Recently two interesting events have made me think about this idea of lasting happiness specifically in relation to video games. First, Liam Edwards asked me to take part in his podcast series, Final Games, in which he asks his guests to name eight games they'd take to a figurative desert island. A few of the interviewees have taken this as an opportunity to just talk about their favourite titles of all time, which is fine, but I really considered the prospect of being alone with these things for the rest of my life. What sort of game can bear that level of responsibility? In the end, I went for a lot of simulations - The Sims, Civilization, Minecraft - because I felt the way these titles combine systemic depth with user creativity meant that I wouldn't get bored with them.
Then, at the recent GDC event in San Francisco, the designer and author Eric Zimmerman set an interesting theme for his annual Game Design Challenge, where a group of developers are tasked with envisioning a game based around a set theme. This time, they had to design an interactive experience that could be played daily for 30 years. The results were pretty varied. Nina Freeman created a sort of interactive soap opera where authors - or drama managers - created new story content every day, and players simply had to apply emojis to plot strands to signify their interest. If they were intrigued, they may add a smiley face; if they hated a character or scene, it may get a poop. It was kind of The Only Way is Essex meets X-Factor on Twitter. Chris Crawford, meanwhile, toyed with games based around religion and marriage, while Double Fine's Anna Kipnis created a version of the paper and pencil game Consequences, which gets players to complete each other's drawings and then psychologically analyse the other participant's additions.

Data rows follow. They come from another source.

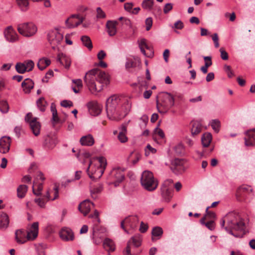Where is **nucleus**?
<instances>
[{
  "label": "nucleus",
  "mask_w": 255,
  "mask_h": 255,
  "mask_svg": "<svg viewBox=\"0 0 255 255\" xmlns=\"http://www.w3.org/2000/svg\"><path fill=\"white\" fill-rule=\"evenodd\" d=\"M84 80L90 92L96 94L103 90L105 85L109 84L110 77L104 71L95 68L86 73Z\"/></svg>",
  "instance_id": "1"
},
{
  "label": "nucleus",
  "mask_w": 255,
  "mask_h": 255,
  "mask_svg": "<svg viewBox=\"0 0 255 255\" xmlns=\"http://www.w3.org/2000/svg\"><path fill=\"white\" fill-rule=\"evenodd\" d=\"M121 102L119 96L113 95L107 101L106 111L107 116L109 119L113 121H120L125 117L128 113L131 108V104L128 101L125 103L126 109L123 112H119L117 109V106Z\"/></svg>",
  "instance_id": "2"
},
{
  "label": "nucleus",
  "mask_w": 255,
  "mask_h": 255,
  "mask_svg": "<svg viewBox=\"0 0 255 255\" xmlns=\"http://www.w3.org/2000/svg\"><path fill=\"white\" fill-rule=\"evenodd\" d=\"M227 226L225 230L236 238H242L246 234L245 224L240 215L234 212L229 213L226 216Z\"/></svg>",
  "instance_id": "3"
},
{
  "label": "nucleus",
  "mask_w": 255,
  "mask_h": 255,
  "mask_svg": "<svg viewBox=\"0 0 255 255\" xmlns=\"http://www.w3.org/2000/svg\"><path fill=\"white\" fill-rule=\"evenodd\" d=\"M156 100V107L159 113L161 114H165L167 111L174 106V98L173 96L169 93L163 92L159 96L160 102Z\"/></svg>",
  "instance_id": "4"
},
{
  "label": "nucleus",
  "mask_w": 255,
  "mask_h": 255,
  "mask_svg": "<svg viewBox=\"0 0 255 255\" xmlns=\"http://www.w3.org/2000/svg\"><path fill=\"white\" fill-rule=\"evenodd\" d=\"M140 183L142 187L148 191H154L158 185L157 180L154 178L153 173L149 171H144L142 172Z\"/></svg>",
  "instance_id": "5"
},
{
  "label": "nucleus",
  "mask_w": 255,
  "mask_h": 255,
  "mask_svg": "<svg viewBox=\"0 0 255 255\" xmlns=\"http://www.w3.org/2000/svg\"><path fill=\"white\" fill-rule=\"evenodd\" d=\"M17 30L19 34L26 37L32 36L37 31L36 26L32 22H24L17 24Z\"/></svg>",
  "instance_id": "6"
},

These were interesting and fun experiments but they weren't hugely applicable to the way we understand games right now. Are there any current well-known titles that conceivably could entertain us constantly for 30 years? If so, what are they? And because I have a tendency to overthink and systemise absolutely everything, I started to wonder if we could effectively categorise the sorts of games that have truly life-spanning entertainment potential. After all, as video game players we're very interested in the concept of longevity - if only from an economical standpoint: games are expensive and we want to get value for money. In the olden days, game magazines used to split their review scores into separate categories - graphics, sound, etc, - but one was always longevity, or 'lastability'. The classic late 'eighties publication ACE even went as far as to produce a 'predicted interest curve' an actual graph that prophesised the lifespan of every game over a year. But even in that highly scientific era of games criticism, the understanding of longevity was limited to, say, hundreds of hours, rather than a whole lifetime.